After we got back to the parking lot, Daniel pointed to one of the trees near the mound, talked about how straight it was, how they all looked healthy and in good shape, and again he used that word “sweet.” Then he went over to his truck to look for something and I quietly asked Joan if she would tell Daniel about her green stock and leaf vision. He listened thoughtfully and then said at the end (about her being the leaf) something like, “Maybe you are.” Daniel never did say whether he had “seen” anything himself, and never questioned us as to what we had seen.

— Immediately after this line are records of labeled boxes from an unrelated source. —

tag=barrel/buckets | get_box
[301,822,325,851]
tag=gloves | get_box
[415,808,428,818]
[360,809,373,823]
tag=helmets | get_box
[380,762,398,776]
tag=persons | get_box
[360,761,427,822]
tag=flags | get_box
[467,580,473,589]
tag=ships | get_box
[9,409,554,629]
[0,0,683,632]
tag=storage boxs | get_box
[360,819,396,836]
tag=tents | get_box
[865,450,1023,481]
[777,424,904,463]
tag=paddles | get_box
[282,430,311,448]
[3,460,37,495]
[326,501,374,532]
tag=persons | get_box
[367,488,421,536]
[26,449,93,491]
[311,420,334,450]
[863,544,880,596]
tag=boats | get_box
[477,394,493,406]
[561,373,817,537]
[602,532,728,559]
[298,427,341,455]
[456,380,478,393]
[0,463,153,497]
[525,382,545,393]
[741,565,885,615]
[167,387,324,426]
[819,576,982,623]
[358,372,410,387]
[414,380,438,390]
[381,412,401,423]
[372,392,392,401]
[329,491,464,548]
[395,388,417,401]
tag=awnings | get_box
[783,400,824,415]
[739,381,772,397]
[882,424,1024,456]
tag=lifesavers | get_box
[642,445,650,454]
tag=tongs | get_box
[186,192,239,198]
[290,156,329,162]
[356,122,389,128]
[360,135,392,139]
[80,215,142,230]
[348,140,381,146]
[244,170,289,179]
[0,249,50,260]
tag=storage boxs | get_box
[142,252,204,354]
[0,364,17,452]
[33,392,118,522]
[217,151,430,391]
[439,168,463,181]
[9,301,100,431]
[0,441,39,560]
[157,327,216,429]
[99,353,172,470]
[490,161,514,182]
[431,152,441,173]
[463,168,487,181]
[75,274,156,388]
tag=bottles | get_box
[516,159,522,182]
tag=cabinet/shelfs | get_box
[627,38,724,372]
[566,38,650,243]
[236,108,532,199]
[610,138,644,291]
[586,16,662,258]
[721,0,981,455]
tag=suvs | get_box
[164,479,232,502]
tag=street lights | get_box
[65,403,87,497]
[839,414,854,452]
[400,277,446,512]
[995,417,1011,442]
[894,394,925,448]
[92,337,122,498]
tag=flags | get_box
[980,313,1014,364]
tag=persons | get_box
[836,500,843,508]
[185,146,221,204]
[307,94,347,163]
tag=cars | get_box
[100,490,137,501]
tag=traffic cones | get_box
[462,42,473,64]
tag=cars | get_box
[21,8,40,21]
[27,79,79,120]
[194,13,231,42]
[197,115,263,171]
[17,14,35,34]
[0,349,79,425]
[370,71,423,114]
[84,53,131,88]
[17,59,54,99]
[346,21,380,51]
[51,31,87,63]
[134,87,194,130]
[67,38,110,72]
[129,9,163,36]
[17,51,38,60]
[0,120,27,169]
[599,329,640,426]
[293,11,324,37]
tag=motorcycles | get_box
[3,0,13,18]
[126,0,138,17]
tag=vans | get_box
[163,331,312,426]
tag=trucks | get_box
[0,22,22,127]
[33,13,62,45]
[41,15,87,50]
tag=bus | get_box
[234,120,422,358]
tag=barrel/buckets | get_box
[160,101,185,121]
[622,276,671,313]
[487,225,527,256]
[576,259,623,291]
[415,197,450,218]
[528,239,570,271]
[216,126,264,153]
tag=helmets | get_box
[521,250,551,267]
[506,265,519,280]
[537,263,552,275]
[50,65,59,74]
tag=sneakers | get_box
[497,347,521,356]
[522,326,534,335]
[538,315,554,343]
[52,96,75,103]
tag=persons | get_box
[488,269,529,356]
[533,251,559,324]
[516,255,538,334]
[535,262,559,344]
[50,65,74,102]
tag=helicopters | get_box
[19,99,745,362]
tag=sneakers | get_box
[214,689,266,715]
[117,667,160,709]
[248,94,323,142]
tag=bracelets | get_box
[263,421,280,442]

Joan later told me that out of all of the times that we had been to Pinson, after Greg and Lora had first taken us there well over a decade ago, that this was the first time anything like this had ever happened.

In more ways that one, it was certainly a very memorable visit and experience. It was a dream-come-true for us to finally get to meet Daniel in person. We have found him to be an extremely kind, thoughtful and generous person. He has patiently and carefully answered our many questions, and continues to do so, and he has shared with Joan, a potter herself, many of the secrets of the trade, so to speak, as related to constructing replicas of these magnificent Peruvian instruments of sound.

The following weekend when we met with our dear friends Greg and Lora Little at a small ARE gathering in Memphis, I was telling Greg about our recent Pinson experience. With regard to the female presence that Joan had described at Saul’s Mound, Greg reminded me that also at Pinson there was Twin Mound, a burial site that kind of resembles a pair of breasts, and that ten ornately clad women had been uncovered in an excavation there. A picture of this mound and this information can also be found in Greg’s book, People of the Web.